**What is being asked:**
Render the material below as a Markdown table with the columns Row and Line, beginning at the line that contains "How much distance" and stopping after the line that contains "2576 millimetres". Omit blank lines.

**Task input:**
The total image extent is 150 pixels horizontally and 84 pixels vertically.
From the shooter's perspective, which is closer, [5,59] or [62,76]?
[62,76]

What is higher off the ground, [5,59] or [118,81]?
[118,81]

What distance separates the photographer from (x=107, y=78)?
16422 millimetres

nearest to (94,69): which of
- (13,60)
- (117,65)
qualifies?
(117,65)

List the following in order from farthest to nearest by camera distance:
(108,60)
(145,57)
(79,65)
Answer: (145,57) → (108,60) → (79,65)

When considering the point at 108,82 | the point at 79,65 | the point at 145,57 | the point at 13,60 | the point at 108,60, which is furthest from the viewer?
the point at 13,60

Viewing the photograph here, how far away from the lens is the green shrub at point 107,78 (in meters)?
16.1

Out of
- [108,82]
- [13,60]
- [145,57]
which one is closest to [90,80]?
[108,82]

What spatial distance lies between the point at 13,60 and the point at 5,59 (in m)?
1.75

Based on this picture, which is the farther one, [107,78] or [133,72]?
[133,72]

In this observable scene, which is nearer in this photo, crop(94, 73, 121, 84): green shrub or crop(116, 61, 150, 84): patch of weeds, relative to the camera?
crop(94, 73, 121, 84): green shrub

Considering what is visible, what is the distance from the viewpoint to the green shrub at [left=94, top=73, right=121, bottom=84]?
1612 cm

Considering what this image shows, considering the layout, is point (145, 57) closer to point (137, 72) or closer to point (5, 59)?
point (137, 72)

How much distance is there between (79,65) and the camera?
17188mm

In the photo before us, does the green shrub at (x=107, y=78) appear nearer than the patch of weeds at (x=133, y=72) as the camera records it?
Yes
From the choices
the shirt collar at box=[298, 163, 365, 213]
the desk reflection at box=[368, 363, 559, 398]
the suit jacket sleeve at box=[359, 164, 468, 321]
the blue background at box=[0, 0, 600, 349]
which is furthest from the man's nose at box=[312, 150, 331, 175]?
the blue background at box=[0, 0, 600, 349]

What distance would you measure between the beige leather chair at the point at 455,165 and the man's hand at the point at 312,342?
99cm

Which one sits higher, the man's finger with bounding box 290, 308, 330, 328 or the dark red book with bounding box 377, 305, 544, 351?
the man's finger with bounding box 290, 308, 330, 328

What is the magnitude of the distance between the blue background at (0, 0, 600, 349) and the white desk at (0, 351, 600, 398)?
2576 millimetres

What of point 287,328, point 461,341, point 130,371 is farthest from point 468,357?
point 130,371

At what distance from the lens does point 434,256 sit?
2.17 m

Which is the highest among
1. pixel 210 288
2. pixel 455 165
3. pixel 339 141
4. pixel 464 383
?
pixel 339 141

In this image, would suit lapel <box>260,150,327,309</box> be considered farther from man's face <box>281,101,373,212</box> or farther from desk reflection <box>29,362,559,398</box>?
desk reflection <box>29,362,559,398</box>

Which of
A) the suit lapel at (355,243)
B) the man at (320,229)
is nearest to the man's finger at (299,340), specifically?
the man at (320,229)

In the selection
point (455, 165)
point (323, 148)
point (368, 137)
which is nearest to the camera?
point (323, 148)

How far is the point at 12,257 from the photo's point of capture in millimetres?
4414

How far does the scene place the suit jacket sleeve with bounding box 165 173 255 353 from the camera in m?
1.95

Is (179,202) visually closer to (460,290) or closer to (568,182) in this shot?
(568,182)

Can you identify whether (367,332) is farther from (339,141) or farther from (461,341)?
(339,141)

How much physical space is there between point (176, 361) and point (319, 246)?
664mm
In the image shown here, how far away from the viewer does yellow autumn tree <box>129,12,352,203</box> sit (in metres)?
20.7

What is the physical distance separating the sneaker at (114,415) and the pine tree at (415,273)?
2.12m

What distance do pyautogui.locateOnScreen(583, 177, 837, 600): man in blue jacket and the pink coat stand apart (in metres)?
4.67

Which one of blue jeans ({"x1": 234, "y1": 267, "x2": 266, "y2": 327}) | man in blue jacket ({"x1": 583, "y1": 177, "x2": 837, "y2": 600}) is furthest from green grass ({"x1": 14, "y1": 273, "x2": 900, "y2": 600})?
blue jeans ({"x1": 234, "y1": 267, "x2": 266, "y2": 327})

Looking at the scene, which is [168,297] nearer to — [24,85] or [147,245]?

**Output for this task:**
| Row | Line |
|---|---|
| 1 | How much distance is there between (79,65) and the camera? |
| 2 | 17188mm |
| 3 | In the photo before us, does the green shrub at (x=107, y=78) appear nearer than the patch of weeds at (x=133, y=72) as the camera records it? |
| 4 | Yes |
| 5 | From the choices |
| 6 | the shirt collar at box=[298, 163, 365, 213] |
| 7 | the desk reflection at box=[368, 363, 559, 398] |
| 8 | the suit jacket sleeve at box=[359, 164, 468, 321] |
| 9 | the blue background at box=[0, 0, 600, 349] |
| 10 | which is furthest from the man's nose at box=[312, 150, 331, 175]? |
| 11 | the blue background at box=[0, 0, 600, 349] |
| 12 | What distance would you measure between the beige leather chair at the point at 455,165 and the man's hand at the point at 312,342? |
| 13 | 99cm |
| 14 | Which one sits higher, the man's finger with bounding box 290, 308, 330, 328 or the dark red book with bounding box 377, 305, 544, 351? |
| 15 | the man's finger with bounding box 290, 308, 330, 328 |
| 16 | What is the magnitude of the distance between the blue background at (0, 0, 600, 349) and the white desk at (0, 351, 600, 398)? |
| 17 | 2576 millimetres |